Мы не стали здороваться, виделись утром. Я сел к столу, Белов вынес ведро с окурками — называемое пепельницей, самое настоящее ведро, литра на четыре, мятое, с лязгающей проволочной ручкой, и корявой чеканеной надписью по борту "Курить — здоровью вредить!" и вернувшись, водрузил его посреди стола для заседаний. От ведра несло табачищем.
— Сашк, ты можешь его со стола убрать?
— Ой, ой, какие мы нежные! — Белов залез в тумбу, вытащил папку-скоросшиватель Дело N... плюхнул перед собой на столе. Я поднял брови.
— Это уже столько материалу нарыл? Ну, ты и горазд качать информацию, Белов.
— А ты думал?! В рубопе работать, не ноздрями мух давить у вас в редакции! — Сволочь Сашка, вечно он подковырнет, и сравнения все какие-то забористые находит...
— Ну, да я понимаю... мы в белых рубашках, а вы по локоть в дерьме? — не давал я ему спуску.
— Именно, Серега, именно. Давай-ка, сначала мы тебя из дерьма выдернем, — я удивленно поднял брови во второй раз, — куда ты себя, так упорно засовывал в ресторане, давая показания оперу, что оказался там совершенно случайно. Хочешь настаивать на этих показаниях?
— Сашка, ну ты — гад! Ты ж сам сказал, что вызовешь меня чин-чинарем завтра и я во всем сознаюсь...
— А чего тянуть? — продолжал стебаться Белов. — Ты уже сам явился с повинной, тут мы тебя, голубчика и оприходуем! — Я видел, что он шутит, но от этих шуток уже познабливало.

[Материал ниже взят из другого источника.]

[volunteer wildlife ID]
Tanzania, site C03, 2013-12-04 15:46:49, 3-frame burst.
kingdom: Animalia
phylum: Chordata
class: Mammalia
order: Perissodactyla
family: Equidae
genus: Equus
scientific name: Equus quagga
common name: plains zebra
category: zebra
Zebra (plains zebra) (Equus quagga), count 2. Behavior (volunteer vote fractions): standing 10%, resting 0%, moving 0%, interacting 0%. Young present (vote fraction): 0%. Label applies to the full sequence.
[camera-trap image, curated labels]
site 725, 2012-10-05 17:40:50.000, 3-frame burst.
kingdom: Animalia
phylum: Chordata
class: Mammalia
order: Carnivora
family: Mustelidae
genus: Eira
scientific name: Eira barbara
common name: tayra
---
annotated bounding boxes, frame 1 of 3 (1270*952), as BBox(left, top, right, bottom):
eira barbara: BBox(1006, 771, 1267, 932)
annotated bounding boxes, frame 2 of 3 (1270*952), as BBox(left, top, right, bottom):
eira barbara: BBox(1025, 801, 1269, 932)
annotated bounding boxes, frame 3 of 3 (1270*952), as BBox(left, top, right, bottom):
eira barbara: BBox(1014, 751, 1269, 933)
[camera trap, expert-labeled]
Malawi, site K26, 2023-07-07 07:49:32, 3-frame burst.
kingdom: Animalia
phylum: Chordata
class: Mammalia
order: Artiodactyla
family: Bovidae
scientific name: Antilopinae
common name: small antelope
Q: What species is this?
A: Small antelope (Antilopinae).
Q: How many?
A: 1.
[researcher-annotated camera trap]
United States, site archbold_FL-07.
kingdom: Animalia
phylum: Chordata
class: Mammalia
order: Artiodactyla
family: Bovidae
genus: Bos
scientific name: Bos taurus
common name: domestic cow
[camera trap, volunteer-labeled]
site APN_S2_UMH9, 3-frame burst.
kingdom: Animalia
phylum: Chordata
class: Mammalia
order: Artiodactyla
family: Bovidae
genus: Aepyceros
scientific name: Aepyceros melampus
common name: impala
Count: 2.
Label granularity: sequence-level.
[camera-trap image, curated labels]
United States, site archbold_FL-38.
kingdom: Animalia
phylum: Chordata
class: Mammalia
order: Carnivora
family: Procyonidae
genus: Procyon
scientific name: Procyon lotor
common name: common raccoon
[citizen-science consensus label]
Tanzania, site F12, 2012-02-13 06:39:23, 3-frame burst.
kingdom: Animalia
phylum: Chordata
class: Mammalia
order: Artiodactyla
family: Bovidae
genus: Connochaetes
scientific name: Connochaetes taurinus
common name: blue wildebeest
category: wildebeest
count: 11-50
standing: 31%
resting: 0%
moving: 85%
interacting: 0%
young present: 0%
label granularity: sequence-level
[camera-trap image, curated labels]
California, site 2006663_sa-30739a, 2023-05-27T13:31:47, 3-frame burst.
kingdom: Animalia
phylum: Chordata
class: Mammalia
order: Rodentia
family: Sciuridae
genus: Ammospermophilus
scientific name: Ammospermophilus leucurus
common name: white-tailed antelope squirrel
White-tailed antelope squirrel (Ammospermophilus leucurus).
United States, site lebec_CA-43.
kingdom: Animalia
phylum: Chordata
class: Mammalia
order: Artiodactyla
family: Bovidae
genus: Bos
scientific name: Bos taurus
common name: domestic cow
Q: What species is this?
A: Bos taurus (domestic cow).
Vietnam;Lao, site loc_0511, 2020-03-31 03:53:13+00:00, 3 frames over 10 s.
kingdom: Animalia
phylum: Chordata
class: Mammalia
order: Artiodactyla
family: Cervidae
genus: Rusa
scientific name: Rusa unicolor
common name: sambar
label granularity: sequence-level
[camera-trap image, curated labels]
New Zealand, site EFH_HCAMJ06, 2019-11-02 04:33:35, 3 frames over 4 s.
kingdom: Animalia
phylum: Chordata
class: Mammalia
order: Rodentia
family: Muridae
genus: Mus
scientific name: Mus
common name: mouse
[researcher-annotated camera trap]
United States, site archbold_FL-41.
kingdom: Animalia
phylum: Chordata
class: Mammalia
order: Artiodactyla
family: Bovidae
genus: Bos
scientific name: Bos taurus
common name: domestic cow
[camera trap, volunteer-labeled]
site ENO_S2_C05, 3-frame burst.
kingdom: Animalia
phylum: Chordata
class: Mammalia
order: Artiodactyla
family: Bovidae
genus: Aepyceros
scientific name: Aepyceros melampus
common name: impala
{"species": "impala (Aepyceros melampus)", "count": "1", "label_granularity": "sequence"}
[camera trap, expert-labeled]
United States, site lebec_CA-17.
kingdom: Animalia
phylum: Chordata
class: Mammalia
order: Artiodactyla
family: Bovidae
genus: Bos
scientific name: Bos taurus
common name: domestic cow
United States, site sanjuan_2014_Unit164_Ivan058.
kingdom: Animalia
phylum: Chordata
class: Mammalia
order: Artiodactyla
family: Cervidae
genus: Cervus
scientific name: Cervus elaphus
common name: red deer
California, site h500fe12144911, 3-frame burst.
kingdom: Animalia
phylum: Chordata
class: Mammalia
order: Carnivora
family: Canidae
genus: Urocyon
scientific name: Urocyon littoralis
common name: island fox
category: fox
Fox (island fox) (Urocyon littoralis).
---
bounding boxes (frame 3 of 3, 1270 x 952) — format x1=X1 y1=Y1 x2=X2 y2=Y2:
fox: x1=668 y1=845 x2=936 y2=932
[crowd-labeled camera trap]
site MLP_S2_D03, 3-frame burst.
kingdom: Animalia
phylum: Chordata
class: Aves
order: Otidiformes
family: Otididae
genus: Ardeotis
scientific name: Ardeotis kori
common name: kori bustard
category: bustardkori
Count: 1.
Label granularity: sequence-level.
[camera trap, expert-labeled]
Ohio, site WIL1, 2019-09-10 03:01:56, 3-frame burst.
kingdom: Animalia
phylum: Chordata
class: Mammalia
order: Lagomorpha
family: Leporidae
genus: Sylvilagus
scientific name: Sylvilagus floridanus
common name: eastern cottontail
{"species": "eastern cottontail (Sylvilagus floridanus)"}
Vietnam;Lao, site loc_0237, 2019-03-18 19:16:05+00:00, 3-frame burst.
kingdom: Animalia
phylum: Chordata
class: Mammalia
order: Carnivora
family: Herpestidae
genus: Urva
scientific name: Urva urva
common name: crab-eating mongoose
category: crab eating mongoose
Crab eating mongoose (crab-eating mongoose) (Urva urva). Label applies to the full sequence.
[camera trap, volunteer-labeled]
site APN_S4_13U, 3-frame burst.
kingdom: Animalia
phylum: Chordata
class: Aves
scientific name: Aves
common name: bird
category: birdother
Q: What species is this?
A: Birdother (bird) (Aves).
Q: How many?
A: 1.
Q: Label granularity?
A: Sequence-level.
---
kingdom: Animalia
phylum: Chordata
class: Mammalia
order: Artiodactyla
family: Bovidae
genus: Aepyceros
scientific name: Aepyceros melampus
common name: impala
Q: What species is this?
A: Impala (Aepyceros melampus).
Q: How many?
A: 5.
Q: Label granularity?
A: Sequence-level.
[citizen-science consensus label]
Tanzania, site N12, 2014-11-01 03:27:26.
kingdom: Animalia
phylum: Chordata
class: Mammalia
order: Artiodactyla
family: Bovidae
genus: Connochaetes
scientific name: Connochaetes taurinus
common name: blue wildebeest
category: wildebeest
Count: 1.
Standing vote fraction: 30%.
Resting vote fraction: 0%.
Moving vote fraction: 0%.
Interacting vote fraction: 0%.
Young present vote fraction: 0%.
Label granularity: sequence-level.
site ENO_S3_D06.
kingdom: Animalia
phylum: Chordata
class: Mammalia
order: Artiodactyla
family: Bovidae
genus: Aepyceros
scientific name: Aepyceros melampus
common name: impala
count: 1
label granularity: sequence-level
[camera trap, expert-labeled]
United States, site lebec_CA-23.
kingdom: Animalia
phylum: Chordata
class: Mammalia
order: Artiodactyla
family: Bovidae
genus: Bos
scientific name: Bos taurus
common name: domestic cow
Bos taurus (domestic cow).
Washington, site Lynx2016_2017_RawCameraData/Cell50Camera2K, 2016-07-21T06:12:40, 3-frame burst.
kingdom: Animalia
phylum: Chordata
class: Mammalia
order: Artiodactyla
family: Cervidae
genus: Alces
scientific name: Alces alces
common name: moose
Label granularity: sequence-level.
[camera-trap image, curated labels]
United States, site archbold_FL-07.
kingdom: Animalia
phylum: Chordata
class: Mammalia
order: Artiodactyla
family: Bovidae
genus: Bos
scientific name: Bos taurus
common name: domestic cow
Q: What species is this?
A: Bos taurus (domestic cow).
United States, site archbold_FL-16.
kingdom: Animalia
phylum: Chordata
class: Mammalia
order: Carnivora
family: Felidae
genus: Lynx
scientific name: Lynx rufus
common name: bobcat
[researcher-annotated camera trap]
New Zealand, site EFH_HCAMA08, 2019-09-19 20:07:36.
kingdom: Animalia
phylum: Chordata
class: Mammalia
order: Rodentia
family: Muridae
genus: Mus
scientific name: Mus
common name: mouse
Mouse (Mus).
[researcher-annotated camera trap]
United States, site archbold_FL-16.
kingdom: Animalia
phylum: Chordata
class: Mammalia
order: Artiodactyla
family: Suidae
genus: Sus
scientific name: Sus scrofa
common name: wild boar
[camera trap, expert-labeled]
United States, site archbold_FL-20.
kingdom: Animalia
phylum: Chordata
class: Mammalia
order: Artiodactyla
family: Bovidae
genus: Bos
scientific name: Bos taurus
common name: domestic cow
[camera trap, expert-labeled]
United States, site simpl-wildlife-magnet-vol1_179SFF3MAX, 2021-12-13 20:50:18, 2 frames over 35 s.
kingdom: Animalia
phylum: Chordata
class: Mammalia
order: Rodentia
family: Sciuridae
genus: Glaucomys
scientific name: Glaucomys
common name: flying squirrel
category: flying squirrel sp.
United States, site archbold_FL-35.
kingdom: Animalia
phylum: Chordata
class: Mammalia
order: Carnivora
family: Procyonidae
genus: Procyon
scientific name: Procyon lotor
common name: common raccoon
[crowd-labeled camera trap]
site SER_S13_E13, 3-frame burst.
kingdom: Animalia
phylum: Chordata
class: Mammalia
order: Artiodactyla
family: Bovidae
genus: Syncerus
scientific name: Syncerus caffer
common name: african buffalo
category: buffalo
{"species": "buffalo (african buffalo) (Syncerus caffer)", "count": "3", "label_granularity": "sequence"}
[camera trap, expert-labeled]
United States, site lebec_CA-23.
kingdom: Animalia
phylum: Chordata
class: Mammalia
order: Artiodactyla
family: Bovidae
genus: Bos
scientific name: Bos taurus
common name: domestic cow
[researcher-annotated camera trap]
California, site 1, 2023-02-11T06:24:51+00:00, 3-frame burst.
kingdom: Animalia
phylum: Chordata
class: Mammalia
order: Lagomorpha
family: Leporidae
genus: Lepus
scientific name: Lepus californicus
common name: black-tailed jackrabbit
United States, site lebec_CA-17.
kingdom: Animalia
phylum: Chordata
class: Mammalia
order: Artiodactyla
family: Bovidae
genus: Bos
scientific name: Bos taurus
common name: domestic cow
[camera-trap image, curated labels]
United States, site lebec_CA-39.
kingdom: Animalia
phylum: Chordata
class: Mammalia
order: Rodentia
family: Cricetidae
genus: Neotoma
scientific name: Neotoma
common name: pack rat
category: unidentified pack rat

— Ладно, прости засранца еще раз, я труханул сильно. Да и сам посуди, если б я там сразу выложил, что приехал на встречу как раз в шестнадцатый корпус, меня б там же и оприходовали в Подольское кпз, как главного подозреваемого, или нет?
— Отрицать не буду, но ты был бы не вруном, гражданин Евсеев, а нормальным честным подставившимся журналистом. Ну, посидел бы сутки — двое, подумал бы о превратностях судьбы... Сизо еще никому во вред не шел, могу точно сказать — там и рождаются философы и великие писатели. — Белов, наконец, устал пинать меня, и сказал серьезно: — хоть ты — журналюга, и среди действующих лиц этого дела, я знаю, что ты никого не мочил. Просто — уверен. Во-первых, как ты сам мне подтвердил, фармацевтов начали активно мочить недели две— три как. Во вторых, Берга и питерского директора замочил один и тот же киллер, что подтвердили Питерские же опера, опросившие свидетелей. Описания совпадают с твоими и Оксаны, — я не удержался:
— Она в сознании? Жива?
— Жива, и дала кое-какие показания. — Белов поморщился раздраженно, не любит он, когда прерывают. — Описание ваше совпадает, — повторил он, — Кожан твой — наглый, собака, он вышел в Питере из машины с пассажирского места, и типа фотографировал достопримечательности на Обводном канале. А как только из подъезда вышел убитый, лег на крышу машины и, почти не целясь, дал три выстрела, потом сел в машину и они улетели. Машину ту потом нашли брошенной на проспекте Энгельса аж! Если ты в географии Питера не рубишь, то на другой стороне города. И все, ищи — свищи. Питерцы ищут, но я почти уверен — он не наш, почерк специфический, и пушка не наша — экзотическая.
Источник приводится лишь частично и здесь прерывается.